* [Your objective]: Would you return the data exactly as given, except for its pictures?

* [Data extracts]:
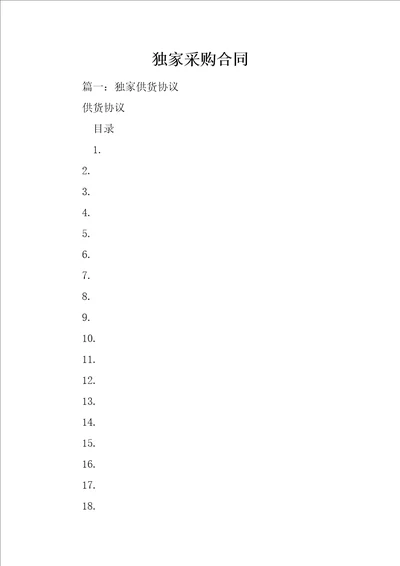 独家采购合同

篇一：独家供货协议

供货协议

目录

1.

2.

3.

4.

5.

6.

7.

8.

9.

10.

11.

12.

13.

14.

15.

16.

17.

18.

* [Response to this task]:
 独家采购合同

篇一：独家供货协议

供货协议

目录

1.

2.

3.

4.

5.

6.

7.

8.

9.

10.

11.

12.

13.

14.

15.

16.

17.

18.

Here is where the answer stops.